Reviens moi: Bana geri dön anlamında kullanılır.

Zaman, Tanrı'nın acımasız oyunlarının küçük bir kuklasıydı sanki güzel anlar kum saatinin zerreleri gibi çabucak geçmişe karışırken acı ve korku dolu anlar ise insanın zihninden bir türlü kopmak bilmiyordu. Sanki zihni parçalamaya çalışan sivri kancalar gibilerdi, o an sona erip diğerine geçilse bile ellerinden gelen hasarı verebilmek için çabalıyorlardı. Kanamaktan daha kötü bir acıydı bu, kendi zihninin seninle büyük bir savaş içerisinde olması birinin sana ihanet etmesi için dışarıdan bir düşman olmadığını işaret ediyordu. Her bir insan iyi ya da kötü diğerini değiştiriyor ve bu sonsuz döngü sorunsuzca işliyordu.

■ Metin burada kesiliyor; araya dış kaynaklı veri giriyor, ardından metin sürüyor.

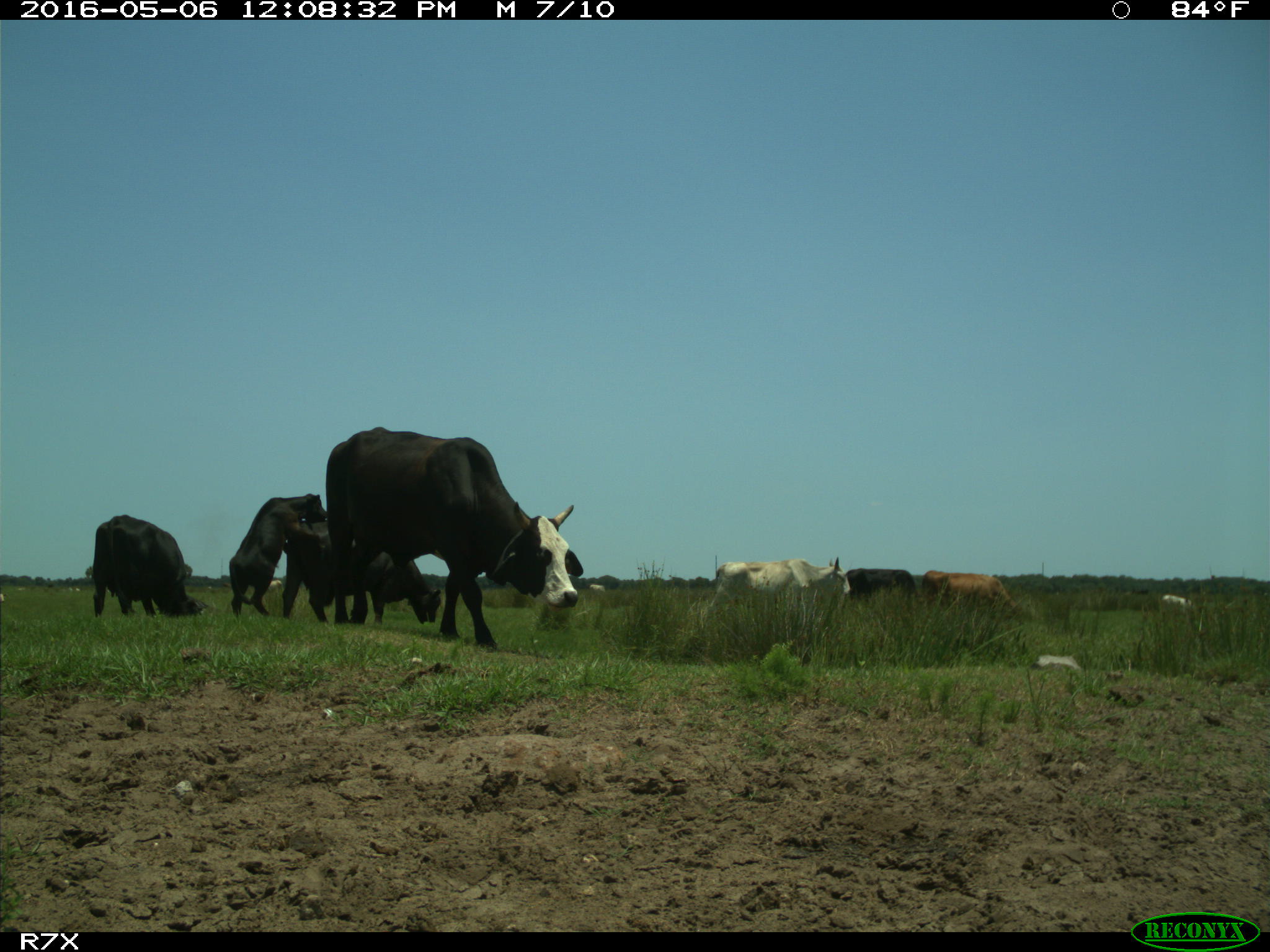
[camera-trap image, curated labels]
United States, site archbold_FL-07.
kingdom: Animalia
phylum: Chordata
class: Mammalia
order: Artiodactyla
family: Bovidae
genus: Bos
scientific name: Bos taurus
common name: domestic cow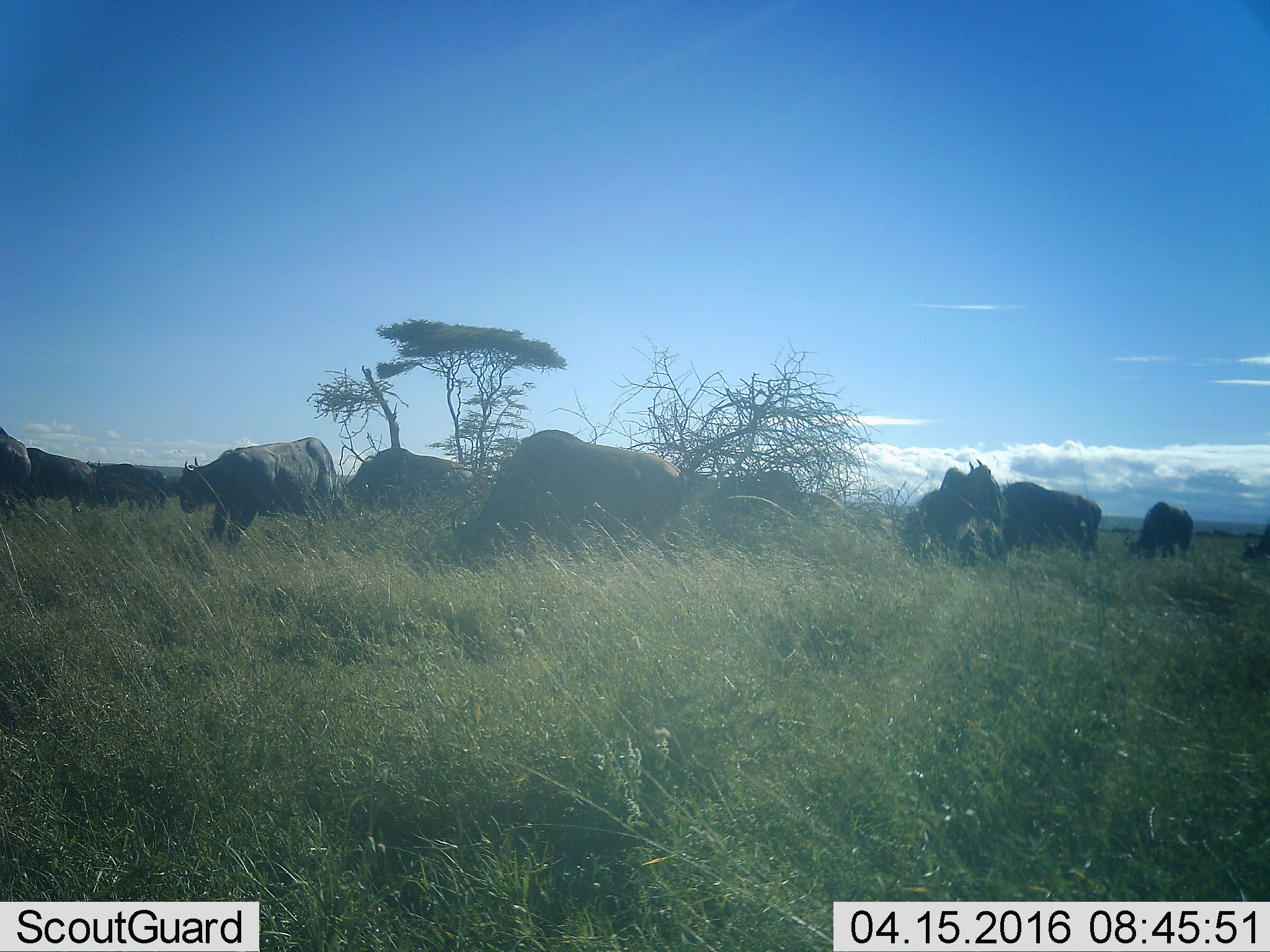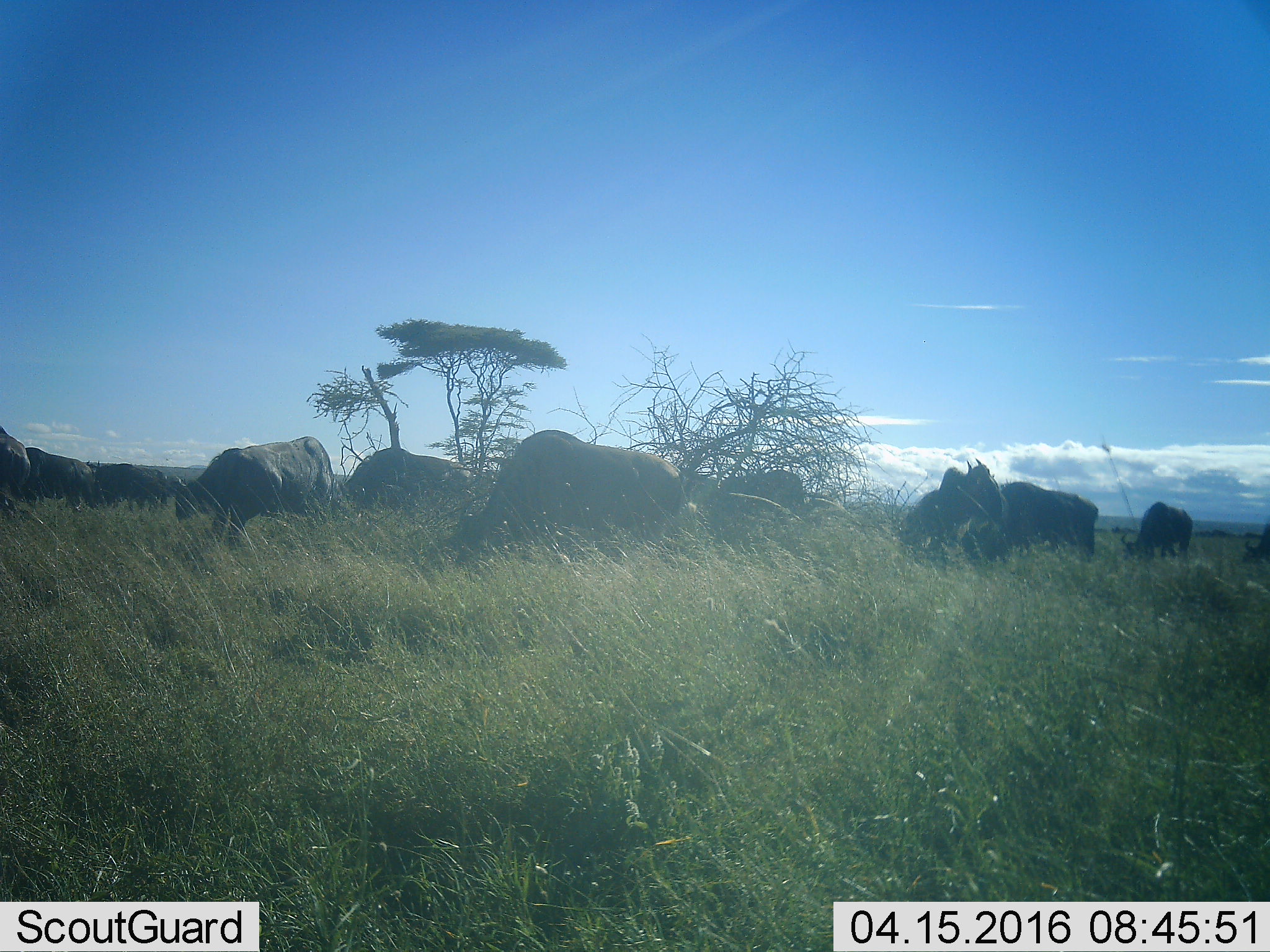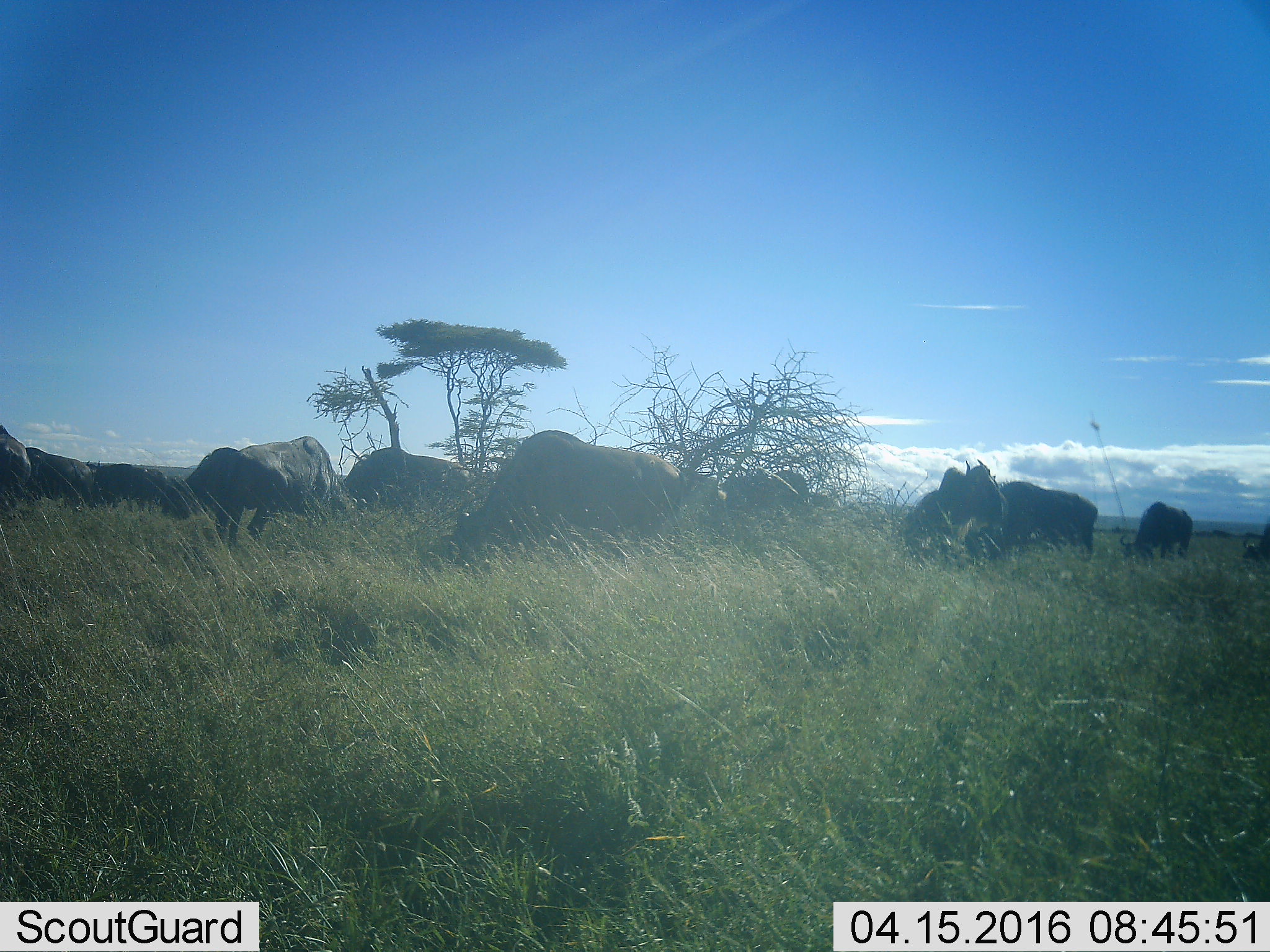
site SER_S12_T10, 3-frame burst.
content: unidentified animal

Aşksa zamanın tek düşmanıydı çünkü kalbi harekete geçiren öylesine büyük bir güçtü ki onun amansızca açtığı yaraları tersine çevirebiliyor sadece kendinin önemli olduğunu düşündürürcesine haklı bir bencillik duyusu yaratıyordu. Ölüm korkusu belki zamanın en büyük silahıydı ama aşk bu zorlukla bile mükemmel bir şekilde vals ediyor ve birlikte ölmenin melankolikliğini bu zorlu dünyada hayatta kalmaya çalışan ölümlüye tattırıyordu. Hayatını bir nevi başkasına temsil etmekti bu, sana saplarsa öleceğini bildiğin bir hançeri ona baktığında hiç şüphe etmeden uzatmaktı. Bir gün sivri sapının kalbinin üstünde ölümcül bir yara oluşturmayacağına güvenerek tüm benliğini ve ruhunu sanki daha sakin ve güvenli bir yer yokmuş gibi karşısındakine vermeye devam etmekti. Ölümün karşısına kalkan olurdu aşk çünkü bazen ruhun ölümü bedeninden ölümünden çok daha erken gelirdi.

Yasın yağmurları doldururdu kalbi, soğuk bir okyanusun içerisinde yuvarlanan insan bedeni ruhundan yoksun gözleriyle savaşmaya çalışırdı. Nefes almak sadece bedensel bir işlev olarak yerine getirilmeye başlandığında solmuş bir gül yaprakları gibi suyun üzerinde yüzmeye başlardı aşk, kalplerin savaşında yenik düşerek hayatını kaybeder ve ölüm tuzlu suyun içerisinde bedeni sonsuz bir karanlığa boğmak için hazırlanırken sadece solmuş beyaz gül yapraklarının acı dolu kokusunu yükseltebilirdi. Güneş çok uzaktan erişilmez bir şekilde görünürdü ve ruhların sisinin içerisinde kaybolmuş olan acı dolu kalpler kuru dudaklarıyla hep ölümün şarkısını söylerlerdi. Karanlığın tek bildiği yıkmaktı fakat aşk bu dünyanın nihai dengesini kurardı. Yok ederdi fakat yok ettiği her şeyi düzeltebilecek ve narin parmaklarını tüm yaraların üzerinde gezdirerek iyileştirebilecek güç de kendisiydi. Aldığını sadece o verebilirdi.

Ve William geçmişinde ondan alınan her mutluluk zerresinin şimdi göğsüne yattığı Hannibal'ın kıvırcık saçlarında gezinen narin parmaklarının arasında tekrar meleksi bir dirilmeye uğradığını hissediyor, içinde biriken ılık hissin asla geçmemesi için arasının iyi olmadığını düşündüğü Tanrı'ya dua ediyordu. Hannibal dünyanın en güçlü huzuruyla sarmalanmış aşkı çiseleyen bir yağmur gibi William'ın yüzüne vuruyor ve dudaklarının yukarı doğru kıvrılmasına sebep oluyordu. Bu sefer gülümsemek için kendini zorlamak ya da sahte maskelerin arkasına bürünmek yoktu. 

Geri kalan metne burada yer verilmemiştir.